Recognizing the need for foreign credential recognition, the government established a Foreign Credential Recognition (FCR) Program which infused additional funding to several agencies and independent organizations with the hope that this would strengthen the process of recognition of foreign credentials in both regulated and non-regulated occupations.

So far, the FCR Program has made investments in 19 out of the top 45 occupations identified by skilled immigrants entering Canada. This does not mean, however, that foreign credentials have now been recognized at least in some jobs. It only meant that some standards for assessment and recognition have been established. In other words, equivalency of foreign credentials to Canadian standards has not yet been achieved even in the 19 jobs so far identified.

To date, most of the funding made available through the FCR Program went to HRSDC- approved projects that focused more on identifying programs and services available in colleges or institutes that prepare immigrant students to integrate into the labour force, the creation of Internet information portal that provides information about registration and licensing of professionals in the health-care system and occupational therapy, and the holding of regional dialogues involving sector councils, employers and immigrant-serving agencies that focus on partnerships and information. It has also focused on improving the accessibility of materials used by internationally-educated medical laboratory technologists.

In short, the FCR Program is still at a stage where it is developing a database for its program of assessing and recognizing foreign credentials. Yet, most of the services and programs funded by HRSDC are already available from various government and nongovernmental agencies. This unnecessary duplication of services and programs is not only unjustifiable, it is also a waste of government funds.

For example, the FCR Program has invested over $4.5 million with the Association of Canadian Community Colleges to deliver overseas information services with the objective of helping skilled immigrants prepare for their integration in the Canadian labour market while their applications are being processed in their country of origin. Three pilot offices have been established in China, India and the Philippines.

But the kind of information available under this program consists simply of what Canadian colleges and institutes can offer prospective immigrants on how to upgrade their qualifications and skills to satisfy Canadian standards. This information is also already available on the Internet: all that is needed is to identify the proper links and publish them through the websites of Canadian consular offices abroad. Thus, there is no need to spend millions of dollars just to deliver this information.

Even the new FCR programs—worth more than $47 million—are all aimed at establishing a database for foreign degree programs that will be used by provincial regulatory bodies in their assessment of foreign credentials.
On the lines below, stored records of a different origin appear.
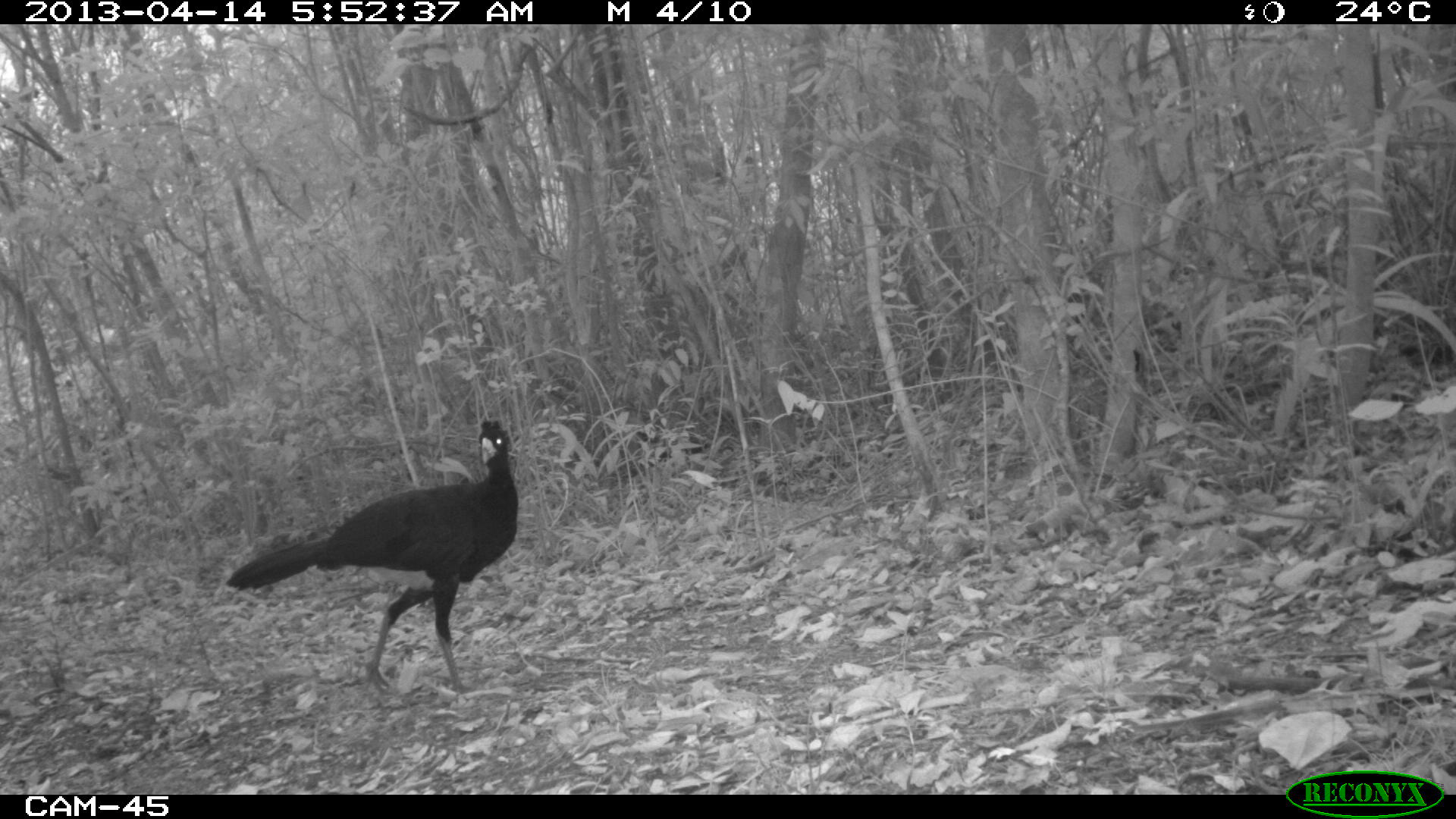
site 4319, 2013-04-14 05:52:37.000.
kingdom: Animalia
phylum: Chordata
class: Aves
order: Galliformes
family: Cracidae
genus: Crax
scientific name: Crax rubra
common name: great curassow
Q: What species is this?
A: Crax rubra (great curassow).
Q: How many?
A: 1.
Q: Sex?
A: Male.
Why not develop a set of national standards to be used in the assessment and recognition of foreign credentials instead?

In the European Union, members have signed on to the Lisbon Convention on the Recognition of Qualifications concerning Higher Education in the European Region which provides a procedural and methodological framework in assessing transnational educational qualifications. This seems to be lacking in Canada, or even in the United States, where experience and the candidate’s qualifications are what the employers need to base their hiring decision on.

Nothing will attract newcomers more than the knowledge that their legitimate credentials will allow them to explore economic opportunities across Canada.

Does Canada want to have access to a steady stream of well-educated, well-qualified and trained immigrants? Then it should offer services beyond providing basic information to immigrants who now are left to themselves in navigating the chaotic maze of foreign credentials recognition or at the mercy of employers who are not even equipped to make intelligent decisions regarding their qualifications.